_Records shown_
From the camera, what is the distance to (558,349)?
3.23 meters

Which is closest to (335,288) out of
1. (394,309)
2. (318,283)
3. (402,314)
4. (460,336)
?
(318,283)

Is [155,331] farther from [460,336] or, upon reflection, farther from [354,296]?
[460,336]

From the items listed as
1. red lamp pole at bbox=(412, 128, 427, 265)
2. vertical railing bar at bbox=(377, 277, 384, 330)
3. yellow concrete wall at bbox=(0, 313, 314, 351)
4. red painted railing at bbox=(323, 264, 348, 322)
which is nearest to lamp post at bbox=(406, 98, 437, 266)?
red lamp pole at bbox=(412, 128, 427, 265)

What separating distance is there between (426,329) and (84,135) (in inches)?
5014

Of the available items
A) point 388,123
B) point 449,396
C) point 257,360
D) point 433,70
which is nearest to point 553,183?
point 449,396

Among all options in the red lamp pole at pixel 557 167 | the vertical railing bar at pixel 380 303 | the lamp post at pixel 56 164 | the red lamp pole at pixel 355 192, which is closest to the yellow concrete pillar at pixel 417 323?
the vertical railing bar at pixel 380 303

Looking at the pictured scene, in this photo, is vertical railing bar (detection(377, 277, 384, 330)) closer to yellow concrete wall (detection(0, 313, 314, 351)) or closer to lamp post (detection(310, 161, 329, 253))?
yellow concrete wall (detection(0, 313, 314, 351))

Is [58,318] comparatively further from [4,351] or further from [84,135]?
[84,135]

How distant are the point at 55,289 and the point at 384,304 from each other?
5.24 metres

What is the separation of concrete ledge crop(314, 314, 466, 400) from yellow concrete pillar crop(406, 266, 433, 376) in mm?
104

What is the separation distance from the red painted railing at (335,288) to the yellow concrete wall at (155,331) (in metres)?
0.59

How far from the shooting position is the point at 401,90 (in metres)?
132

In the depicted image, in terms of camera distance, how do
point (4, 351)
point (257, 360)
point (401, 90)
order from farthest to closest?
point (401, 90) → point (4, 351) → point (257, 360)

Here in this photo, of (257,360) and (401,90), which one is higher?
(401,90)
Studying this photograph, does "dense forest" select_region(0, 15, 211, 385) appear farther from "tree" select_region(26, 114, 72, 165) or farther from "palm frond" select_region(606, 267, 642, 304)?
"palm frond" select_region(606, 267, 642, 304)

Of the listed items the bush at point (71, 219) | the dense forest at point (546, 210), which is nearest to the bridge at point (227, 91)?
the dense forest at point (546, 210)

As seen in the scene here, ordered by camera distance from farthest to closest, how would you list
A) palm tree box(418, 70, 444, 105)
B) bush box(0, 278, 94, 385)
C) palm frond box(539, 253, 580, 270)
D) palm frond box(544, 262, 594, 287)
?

_What is being asked_
Using the material above, print every entry exactly as written.

_Task result_
From the camera, what is the distance to (558,349)?
3.23 meters

Which is closest to (335,288) out of
1. (394,309)
2. (318,283)
3. (402,314)
4. (460,336)
?
(318,283)

Is [155,331] farther from [460,336] or, upon reflection, farther from [354,296]?
[460,336]

From the items listed as
1. red lamp pole at bbox=(412, 128, 427, 265)
2. vertical railing bar at bbox=(377, 277, 384, 330)
3. yellow concrete wall at bbox=(0, 313, 314, 351)
4. red painted railing at bbox=(323, 264, 348, 322)
which is nearest to lamp post at bbox=(406, 98, 437, 266)?
red lamp pole at bbox=(412, 128, 427, 265)

What separating distance is there between (426,329) and (84,135) (in inches)?
5014

Of the available items
A) point 388,123
B) point 449,396
C) point 257,360
D) point 433,70
which is nearest to point 553,183?
point 449,396

Among all options in the red lamp pole at pixel 557 167 | the vertical railing bar at pixel 380 303 | the lamp post at pixel 56 164 | the red lamp pole at pixel 355 192, which is closest to the yellow concrete pillar at pixel 417 323?
the vertical railing bar at pixel 380 303

Looking at the pictured scene, in this photo, is vertical railing bar (detection(377, 277, 384, 330)) closer to yellow concrete wall (detection(0, 313, 314, 351)) or closer to lamp post (detection(310, 161, 329, 253))?
yellow concrete wall (detection(0, 313, 314, 351))

Is [58,318] comparatively further from [4,351] or further from [84,135]?
[84,135]

How distant are the point at 55,289 and the point at 384,304 from each other?
5.24 metres

What is the separation of concrete ledge crop(314, 314, 466, 400) from yellow concrete pillar crop(406, 266, 433, 376) in mm?
104

What is the separation distance from the red painted railing at (335,288) to the yellow concrete wall at (155,331) (in metres)?
0.59

How far from the shooting position is the point at 401,90 (in metres)?
132

In the depicted image, in terms of camera distance, how do
point (4, 351)
point (257, 360)
point (401, 90)
order from farthest to closest?
point (401, 90) → point (4, 351) → point (257, 360)

Here in this photo, of (257,360) and (401,90), which one is higher?
(401,90)
Studying this photograph, does "dense forest" select_region(0, 15, 211, 385) appear farther from "tree" select_region(26, 114, 72, 165) or farther from "palm frond" select_region(606, 267, 642, 304)?
"palm frond" select_region(606, 267, 642, 304)

Of the listed items the bush at point (71, 219) | the dense forest at point (546, 210), which is nearest to the bridge at point (227, 91)?
the dense forest at point (546, 210)

As seen in the scene here, ordered by camera distance from farthest to closest, how would you list
A) palm tree box(418, 70, 444, 105)
B) bush box(0, 278, 94, 385)
C) palm frond box(539, 253, 580, 270)
D) palm frond box(544, 262, 594, 287)
?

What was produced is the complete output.